** start Entries supplied **

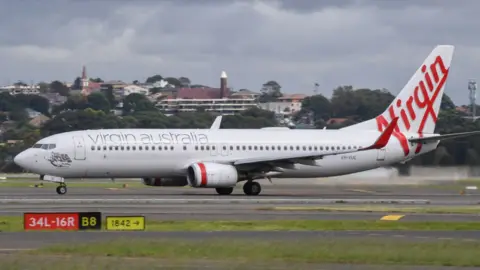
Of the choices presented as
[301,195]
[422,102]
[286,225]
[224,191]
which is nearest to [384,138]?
[301,195]

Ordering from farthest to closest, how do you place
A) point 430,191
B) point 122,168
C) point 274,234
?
point 430,191 → point 122,168 → point 274,234

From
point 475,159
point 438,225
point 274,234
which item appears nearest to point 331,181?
point 475,159

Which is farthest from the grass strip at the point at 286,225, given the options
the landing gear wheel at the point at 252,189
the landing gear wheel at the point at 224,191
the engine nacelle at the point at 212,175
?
the landing gear wheel at the point at 224,191

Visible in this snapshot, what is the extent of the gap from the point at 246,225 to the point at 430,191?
30.4 m

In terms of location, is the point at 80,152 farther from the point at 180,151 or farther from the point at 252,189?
the point at 252,189

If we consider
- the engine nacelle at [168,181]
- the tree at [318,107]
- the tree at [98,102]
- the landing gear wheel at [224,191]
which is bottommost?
the landing gear wheel at [224,191]

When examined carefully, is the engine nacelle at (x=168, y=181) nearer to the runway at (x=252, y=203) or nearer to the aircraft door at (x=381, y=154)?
the runway at (x=252, y=203)

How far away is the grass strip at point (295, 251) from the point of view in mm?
24798

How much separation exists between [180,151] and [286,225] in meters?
22.0

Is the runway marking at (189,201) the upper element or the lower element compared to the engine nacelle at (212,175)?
lower

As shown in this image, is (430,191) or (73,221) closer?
(73,221)

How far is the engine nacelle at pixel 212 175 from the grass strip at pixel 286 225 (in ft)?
57.7

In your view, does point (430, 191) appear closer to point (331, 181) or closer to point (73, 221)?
point (331, 181)

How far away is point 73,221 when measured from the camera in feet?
108
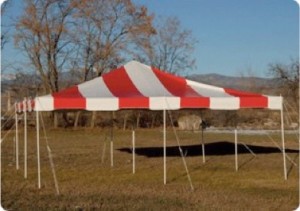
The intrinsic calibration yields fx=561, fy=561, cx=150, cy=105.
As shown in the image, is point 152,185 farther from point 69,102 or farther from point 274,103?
point 274,103

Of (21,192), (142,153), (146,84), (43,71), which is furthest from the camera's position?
(43,71)

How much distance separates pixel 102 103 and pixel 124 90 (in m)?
0.88

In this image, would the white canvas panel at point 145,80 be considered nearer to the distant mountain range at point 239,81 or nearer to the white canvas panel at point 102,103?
the white canvas panel at point 102,103

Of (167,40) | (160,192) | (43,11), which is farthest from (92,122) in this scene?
(160,192)

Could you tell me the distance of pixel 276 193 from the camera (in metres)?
8.38

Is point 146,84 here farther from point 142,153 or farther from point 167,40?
point 167,40

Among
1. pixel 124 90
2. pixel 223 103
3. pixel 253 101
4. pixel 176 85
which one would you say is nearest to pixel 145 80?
pixel 176 85

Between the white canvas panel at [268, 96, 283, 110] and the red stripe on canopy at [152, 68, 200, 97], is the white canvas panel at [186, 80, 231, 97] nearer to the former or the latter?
the red stripe on canopy at [152, 68, 200, 97]

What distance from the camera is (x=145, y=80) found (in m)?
10.6

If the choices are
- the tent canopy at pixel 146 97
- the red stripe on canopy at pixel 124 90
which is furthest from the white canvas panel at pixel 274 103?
the red stripe on canopy at pixel 124 90

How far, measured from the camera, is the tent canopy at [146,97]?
909cm

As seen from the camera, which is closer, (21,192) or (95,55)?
(21,192)

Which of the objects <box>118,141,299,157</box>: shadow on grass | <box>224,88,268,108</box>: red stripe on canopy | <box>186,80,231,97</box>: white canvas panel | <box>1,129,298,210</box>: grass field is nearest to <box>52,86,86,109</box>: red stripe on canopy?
<box>1,129,298,210</box>: grass field

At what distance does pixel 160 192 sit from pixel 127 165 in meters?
4.04
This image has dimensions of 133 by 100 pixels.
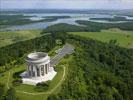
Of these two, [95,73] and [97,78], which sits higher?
[95,73]

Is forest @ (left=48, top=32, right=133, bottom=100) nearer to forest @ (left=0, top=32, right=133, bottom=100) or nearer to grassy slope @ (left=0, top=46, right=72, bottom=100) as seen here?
forest @ (left=0, top=32, right=133, bottom=100)

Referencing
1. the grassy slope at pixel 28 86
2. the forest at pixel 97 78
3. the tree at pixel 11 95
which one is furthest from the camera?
the forest at pixel 97 78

** end Entries supplied **

Task to carry out — Please copy out every line of the records above word for word, leaving the pictures out.

Exercise solution —
Of the choices presented as
[301,195]
[422,102]
[286,225]
[224,191]
which is nearest to [384,138]?
[301,195]

Ordering from farthest to closest, how do you place
A) point 430,191
B) point 122,168
C) point 274,234
?
point 430,191 → point 122,168 → point 274,234

From
point 475,159
point 438,225
point 274,234
which item appears nearest to point 331,181?
point 475,159

Which is farthest from the grass strip at the point at 286,225, given the options
the landing gear wheel at the point at 252,189
the landing gear wheel at the point at 224,191
the engine nacelle at the point at 212,175
?
the landing gear wheel at the point at 224,191

Visible in this snapshot, what is the extent of the gap from the point at 246,225 to the point at 430,191?
30.4 m

In terms of location, is the point at 80,152 farther from the point at 180,151 or farther from the point at 252,189?
the point at 252,189

If we consider
- the engine nacelle at [168,181]
- the tree at [318,107]
- the tree at [98,102]
- the landing gear wheel at [224,191]
which is bottommost?
the landing gear wheel at [224,191]

When examined carefully, is the engine nacelle at (x=168, y=181) nearer to the runway at (x=252, y=203) or nearer to the aircraft door at (x=381, y=154)?
the runway at (x=252, y=203)

How far away is the grass strip at point (295, 251) from the point of view in mm?
24798

How much separation exists between [180,151] and [286,225] in meters?
22.0

Is the runway marking at (189,201) the upper element or the lower element compared to the engine nacelle at (212,175)?
lower

As shown in this image, is (430,191) or (73,221) closer?
(73,221)

How far is the engine nacelle at pixel 212 175 from the grass strip at pixel 286 225 (in ft)?
57.7

In your view, does point (430, 191) appear closer to point (331, 181) or closer to point (73, 221)?
point (331, 181)

How far away is point 73,221 when measured from the camera in feet?
108
The intrinsic calibration yields fx=561, fy=561, cx=150, cy=105.
As shown in the image, is point 152,185 farther from point 69,102 or farther from point 274,103?
point 274,103

Of (21,192), (142,153), (146,84), (43,71), which is furthest from the camera's position?
(43,71)

How much distance separates pixel 102 103 and pixel 124 90 (in m)?
0.88

In this image, would the white canvas panel at point 145,80 be considered nearer to the distant mountain range at point 239,81 or nearer to the white canvas panel at point 102,103?
the white canvas panel at point 102,103

Of (167,40) | (160,192) | (43,11), which is farthest from (92,122) in this scene?
(160,192)

Could you tell me the distance of pixel 276 193 from the camera (in metres)?
8.38

Is point 146,84 here farther from point 142,153 or farther from point 167,40?
point 167,40

Among
1. pixel 124 90
2. pixel 223 103
3. pixel 253 101
4. pixel 176 85
which one would you say is nearest to pixel 145 80?
pixel 176 85

Between the white canvas panel at [268, 96, 283, 110] and the red stripe on canopy at [152, 68, 200, 97], is the white canvas panel at [186, 80, 231, 97] nearer to the former or the latter?
the red stripe on canopy at [152, 68, 200, 97]

What distance from the camera is (x=145, y=80) found (in m)?
10.6

If the choices are
- the tent canopy at pixel 146 97
- the red stripe on canopy at pixel 124 90
which is furthest from the white canvas panel at pixel 274 103?
the red stripe on canopy at pixel 124 90

How far, measured from the camera, is the tent canopy at [146,97]?
909cm

As seen from the camera, which is closer, (21,192) or (95,55)?
(21,192)

Which of the objects <box>118,141,299,157</box>: shadow on grass | <box>224,88,268,108</box>: red stripe on canopy | <box>186,80,231,97</box>: white canvas panel | <box>1,129,298,210</box>: grass field is nearest to <box>52,86,86,109</box>: red stripe on canopy?
<box>1,129,298,210</box>: grass field

At what distance does pixel 160 192 sit from pixel 127 165 in meters?
4.04
This image has dimensions of 133 by 100 pixels.
Of these two, [95,73] and [97,78], which sits higher?
[95,73]

Is forest @ (left=48, top=32, right=133, bottom=100) nearer to forest @ (left=0, top=32, right=133, bottom=100) or nearer to grassy slope @ (left=0, top=46, right=72, bottom=100) as seen here?
forest @ (left=0, top=32, right=133, bottom=100)

Referencing
1. the grassy slope at pixel 28 86
2. the forest at pixel 97 78
3. the tree at pixel 11 95
which one is furthest from the camera?
the forest at pixel 97 78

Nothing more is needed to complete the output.